Sur l'article 700 du code de procédure civile et les dépens
- En première instance
- Infirmer le jugement du conseil de prud'hommes de Montmorency du 22 mai 2020 en ce qu'il a débouté la société Meubles Ikea France de sa demande au titre de l'article 700 du code de procédure civile ;
- Confirmer le jugement du conseil de prud'hommes de Montmorency du 22 mai 2020 en ce qu'il a condamné le salarié aux entiers dépens ;
- Statuant à nouveau
- Condamner Mme [G] à verser à la société Meubles Ikea France la somme de 1'500 euros au titre de l'article 700 du code de procédure civile, au titre de la première instance ;
- En appel
- Débouter le salarié de sa demande au titre de l'article 700 du code de procédure civile et tendant à la condamnation de la société Meubles Ikea France ;
- Condamner Mme [G] à verser à la société Meubles Ikea France la somme de 1'500 euros au titre de l'article 700 du code de procédure civile, ainsi qu'aux entiers dépens.
Vu l'ordonnance de clôture du 7 mars 2022.
SUR CE,
La salariée conteste la recevabilité de l'appel incident de la société Meubles Ikea France au motif que l'employeur n'a pas indiqué les chefs du jugement qui sont déférés à la cour de sorte qu'elle a confondu les motifs du jugement et les chefs du jugement et que se pose la question de l'intérêt à former appel qui en l'état n'existe pas et qui rend l'appel incident irrecevable.
La société Meubles Ikea France ne répond pas à cette contestation dans ses dernières écritures.

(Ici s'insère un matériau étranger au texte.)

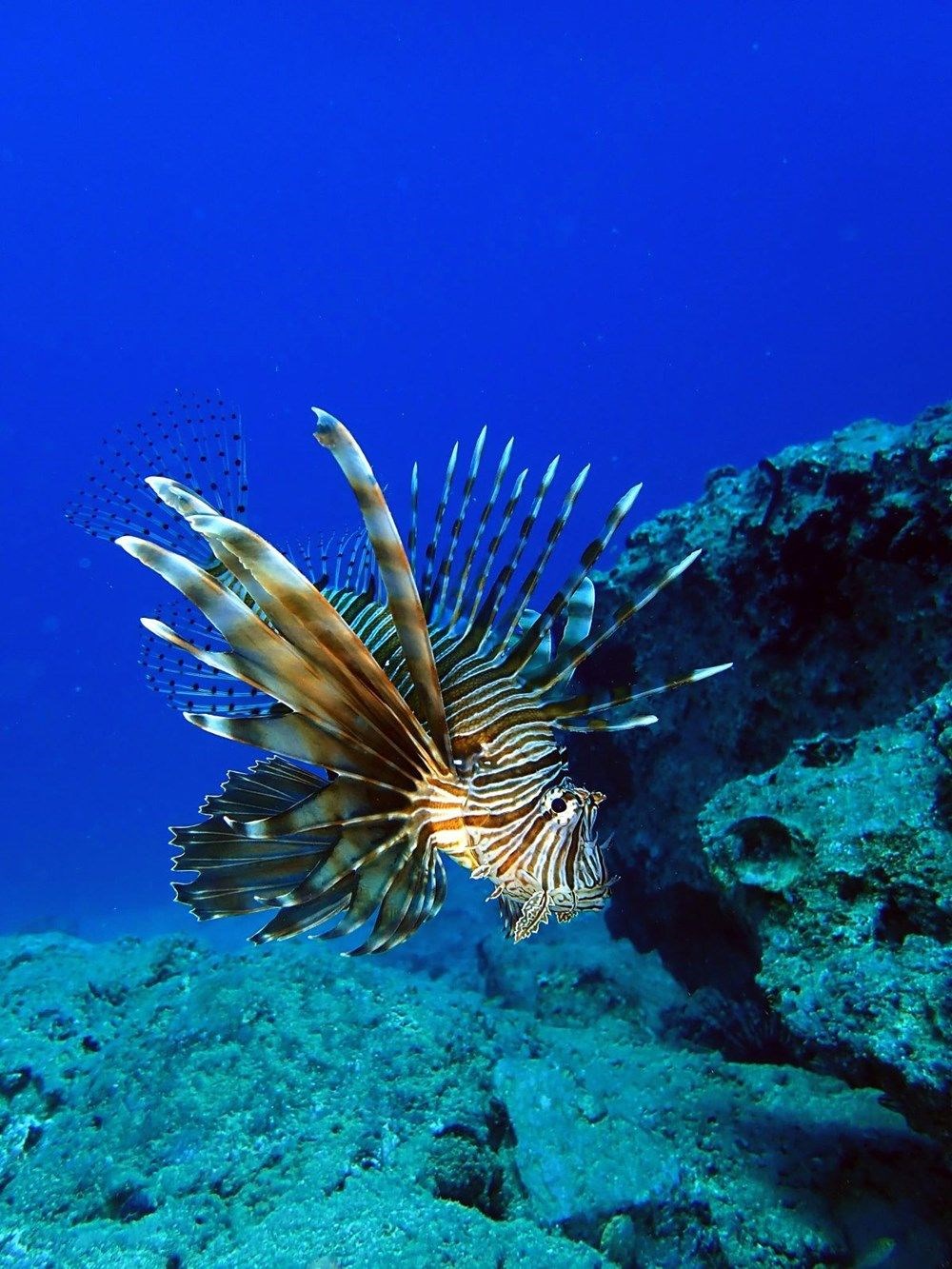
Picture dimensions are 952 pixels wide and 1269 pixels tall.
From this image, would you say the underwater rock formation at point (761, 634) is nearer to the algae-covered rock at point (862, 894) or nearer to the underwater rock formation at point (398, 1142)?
the algae-covered rock at point (862, 894)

La cour relève que la société Meubles Ikea France a procédé à un appel incident par voie de conclusions en demandant l'infirmation du jugement entrepris et, en ce qui concerne les demandes de la salariée portant sur les repos compensateurs non pris, a contesté la durée de la prescription retenue par le conseil de prud'hommes en sollicitant sa réduction à deux ans au lieu de trois ans retenus, et a présenté des demandes subsidiaires déjà présentées devant le premier juge en concluant à une infirmation partielle du jugement en ce qui concerne le travail illégal du dimanche en sollicitant que la prescription soit retenue à compter du 19 juin 2013 et a présenté des demandes subsidiaires à ce titre.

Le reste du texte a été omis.